Streaming technologies are not new, but they have considerably matured in recent years. The industry is moving from painstaking integration of open-source Spark/Hadoop frameworks, towards full stack solutions that provide an end-to-end streaming data architecture built on the scalability of cloud data lakes.
Want to see how leading organizations design their big data infrastructure? Check out these 4 real-life examples of streaming architectures.
In this article you will learn:
- What is Streaming Data and Streaming Data Architecture
- Benefits of stream processing
- Components in a traditional vs. modern streaming architecture
- Design patterns of modern streaming architecture
Streaming data refers to data that is continuously generated. typically in high volumes and at high velocity. A streaming data source would typically consist of a stream of logs that record events as they happen - such as a user clicking on a link in a webpage, or a sensor reporting the current temperature.
Common examples of streaming data include:
- IoT sensors
- Server and security logs
- Real-time advertising
- Click-stream data from apps and websites
In all of these cases we have end devices that are continuously generating thousands or millions of records, forming a data stream that needs to be processed, parsed and structured for analytics.
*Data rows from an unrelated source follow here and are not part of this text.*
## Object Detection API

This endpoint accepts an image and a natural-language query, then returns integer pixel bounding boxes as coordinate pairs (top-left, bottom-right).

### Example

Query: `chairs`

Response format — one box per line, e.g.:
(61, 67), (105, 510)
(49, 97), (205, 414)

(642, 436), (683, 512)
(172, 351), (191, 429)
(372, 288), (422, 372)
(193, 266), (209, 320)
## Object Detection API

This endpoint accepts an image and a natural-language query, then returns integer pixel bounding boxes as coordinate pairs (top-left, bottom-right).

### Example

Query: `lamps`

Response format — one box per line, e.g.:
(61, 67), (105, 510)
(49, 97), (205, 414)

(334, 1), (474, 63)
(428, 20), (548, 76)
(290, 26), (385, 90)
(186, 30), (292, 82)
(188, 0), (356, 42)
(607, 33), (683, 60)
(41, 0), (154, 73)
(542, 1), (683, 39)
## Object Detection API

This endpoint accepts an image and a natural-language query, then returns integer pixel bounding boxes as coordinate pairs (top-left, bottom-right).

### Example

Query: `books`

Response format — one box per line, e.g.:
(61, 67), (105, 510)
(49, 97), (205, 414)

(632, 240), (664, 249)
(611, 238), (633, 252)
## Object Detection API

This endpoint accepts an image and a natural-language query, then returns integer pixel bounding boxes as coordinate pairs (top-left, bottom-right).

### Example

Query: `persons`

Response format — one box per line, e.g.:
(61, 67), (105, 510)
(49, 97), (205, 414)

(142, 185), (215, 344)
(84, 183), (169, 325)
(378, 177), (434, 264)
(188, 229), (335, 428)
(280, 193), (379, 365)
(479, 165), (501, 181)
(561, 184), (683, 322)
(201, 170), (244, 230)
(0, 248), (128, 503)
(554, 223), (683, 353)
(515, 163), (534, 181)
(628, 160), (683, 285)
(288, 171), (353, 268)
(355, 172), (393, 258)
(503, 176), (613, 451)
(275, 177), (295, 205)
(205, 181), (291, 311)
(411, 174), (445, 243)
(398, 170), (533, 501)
A streaming data architecture is a framework of software components built to ingest and process large volumes of streaming data from multiple sources. While traditional data solutions focused on writing and reading data in batches, a streaming data architecture consumes data immediately as it is generated, persists it to storage, and may perform real-time processing, data manipulation and analytics.
Streaming architectures need to be able to account for the unique characteristics of data streams, which tend to generate massive amounts of data (terabytes to petabytes) that it is at best semi-structured and requires significant pre-processing and ETL to become useful.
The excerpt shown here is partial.